Indeed, prior to and at the hearing, husband objected to the district
court’s order that he supply an updated sworn financial statement
and C.R.C.P. 16.2 disclosures. But after taking the issue under
advisement, the court ruled that an updated sworn financial
statement wasn’t necessary because they weren’t relevant to the
proceedings. It appears from the record that husband may have
made the decision not to provide his updated sworn financial
statement because he didn’t expect the court to resolve whether to
reopen the proceedings at the same time as deciding the
undisclosed asset’s value and how it should be properly allocated.
¶ 44 The record is at least ambiguous as to whether the court put
husband on notice that it would make the valuation and allocation
determinations at the same time as deciding whether to reopen the
proceedings. Husband played a dangerous game when he declined
to provide his sworn financial statement in advance of the hearing.
But because of the ambiguity in the record as to what would be
decided at the hearing and because we are remanding the case to
the district court for reconsideration of the value of the undisclosed
24 asset, we don’t need to reach the issue of whether the district court
erred by allocating husband’s interest in the undisclosed asset
without considering his financial circumstances at the time of the
hearing.
¶ 45 Indeed, given our clarification regarding the proper approach
to valuing the undisclosed asset, on remand the court should
permit both parties to present new or additional evidence on both
the value of the undisclosed asset at the time of the dissolution and
their current financial circumstances, which the court must
consider when allocating the undisclosed asset.
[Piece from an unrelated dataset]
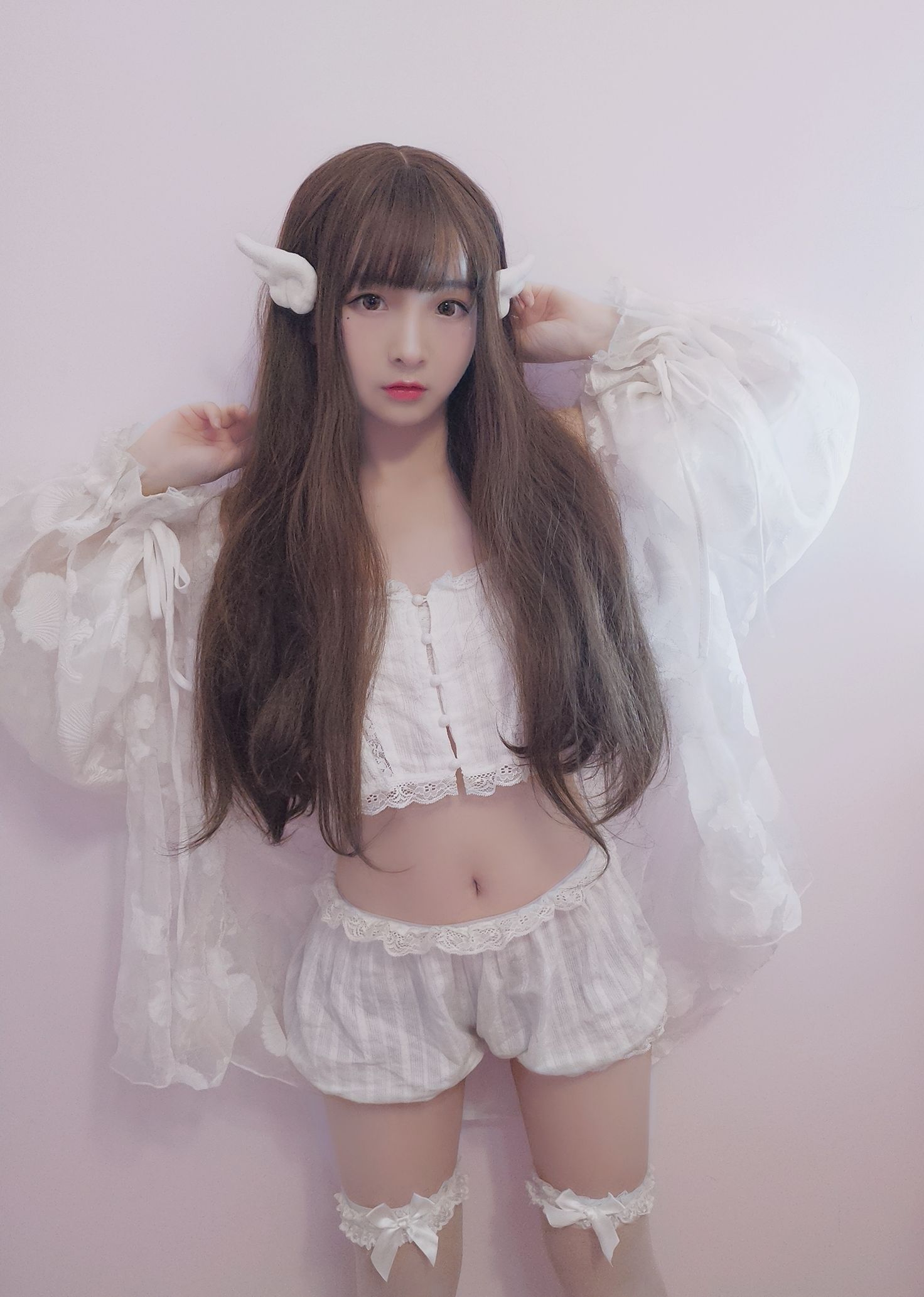 [Cosplay写真]二次元美女古川kagura小仙女插图5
It will be up to the
district court, in the exercise of its discretion, to manage discovery
and disclosures related to this additional evidence. See Durie, ¶ 32
(holding that when considering a C.R.C.P. 16.2(e)(10) motion, “the
court, in its discretion, may allow discovery or schedule a hearing
(or both) if it concludes that the facts asserted in the motion are
sufficient to justify doing so”).
D. Wife’s Request for Attorney Fees
¶ 46 Wife requests that we award her attorney fees incurred on
appeal. As grounds for an award of attorney fees, she cites section
14-10-119, C.R.S. 2024, contending that there is a significant
25 disparity in the parties’ financial resources, and C.A.R. 38(b) and
section 13-17-102, C.R.S. 2024, contending that husband’s appeal
was groundless and frivolous. We decline to award wife attorney
fees under section 13-17-102 and C.A.R. 38(b) because husband’s
appeal isn’t groundless or frivolous, as evidenced by our decision to
partially reverse the district court’s judgment. See Martin, ¶ 42.
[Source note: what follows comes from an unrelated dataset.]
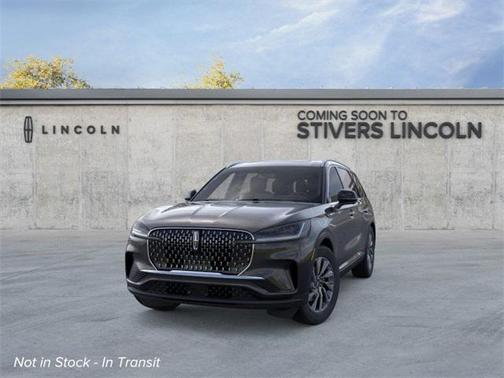 2025 Lincoln Aviator Premiere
But we remand to the district court the issue of whether wife is
entitled to an award of her appellate attorney fees pursuant to
section 14-10-119 and, if so, in what amount. See Martin, ¶ 42.
III. Disposition
¶ 47 The judgment is affirmed in part and reversed in part. The
case is remanded to the district court for (1) reconsideration of the
value of husband’s interest in the undisclosed asset at the time of
the dissolution; (2) reallocation of the undisclosed asset based on
the new valuation; and (3) determination of an award of appellate
attorney fees under section 14-10-119. On remand, the court may,
in its discretion, permit the parties to present additional evidence
on any matter relevant to the valuation and allocation of the
undisclosed asset, including expert testimony, but the court must
permit both parties to present new evidence regarding their current
26 financial circumstances including updated sworn financial
statements.
JUDGE SCHOCK and JUDGE BERGER concur.